Ebe bilir ki sancı çekilmeden doğum olmaz, ana rahminden bebeğe yol açılmaz. Senden yepyeni ve taptaze bir "sen" zuhur edebilmesi için
zorluklara, sancılara hazır olman gerekir.
Şu hayatta tek başına inzivada kalarak, sadece kendi sesinin yankısını duyarak, Hakikat'i keşfedemezsin. Kendini ancak bir başka insanın aynasında tam olarak görebilirsin.
Benim kuşağımın en büyük keşfi, bir insanın tavrını değiştirmekle yaşamını da değiştirebileceğini öğrenmesidir.
Sorunlara bütün gücünüzle direnmek yerine, "ucunu bırakmayı" öğrendiğiniz zaman, yaşamınız su gibi akmaya başlayacaktır. Tıpkı huzur duasında olduğu gibi, "Değiştirilebilecek şeyleri değiştirin, öyle olmayanları da kabullenin ve aradaki farkı anlayacak aklınız olsun."

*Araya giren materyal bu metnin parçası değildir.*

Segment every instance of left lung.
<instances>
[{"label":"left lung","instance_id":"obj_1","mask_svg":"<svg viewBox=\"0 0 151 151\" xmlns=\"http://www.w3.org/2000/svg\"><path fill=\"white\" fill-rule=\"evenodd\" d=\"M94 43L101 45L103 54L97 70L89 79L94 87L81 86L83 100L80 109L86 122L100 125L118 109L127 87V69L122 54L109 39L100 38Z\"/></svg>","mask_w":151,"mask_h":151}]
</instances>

Bir işi daha iyi yapmanın mutlaka bir yolu vardır, fakat bu, mevcut durumun tadını çıkarmayıp, iyi yönlerini göz ardı etmek anlamına gelmez.
"Bu dünyada çok büyük işler yapamayız. Sadece küçük şeyleri büyük sevgiyle yapabiliriz."
Çoğu kez "yapılacak işler" listemize olan saplantımızın geçici olduğuna kendimizi inandırırız; hele şu listeyi bir bitirelim, sonra rahatlayıp mutlu olacağımızı söyleriz. Ama gerçekte bu pek olmaz. Listedeki her bir madde silindikçe, yerine hemen yenisi eklenir.
Yaşamın amacı her işi bitirmek değil, bu yolda atılan her adımın tadını çıkararak, sevgi dolu bir yaşam sürmektir.
Aşın ilgiye duyduğumuz ihtiyaç içimizdeki bencil yanımızdır.
Çoğu insan hayatını, sanki gelecekte kullanacağı bir elbisenin provasıymış gibi yaşar. Oysa, hiç öyle değildir. Kimsenin yarın burada olacağına güvencesi yoktur. Sahip olduğumuz ve kontrol edebildiğimiz tek zaman, içinde bulunduğumuz andır.
Sanki haklı oluşumuz mutluluğumuzdan da önemliymiş gibi görünür.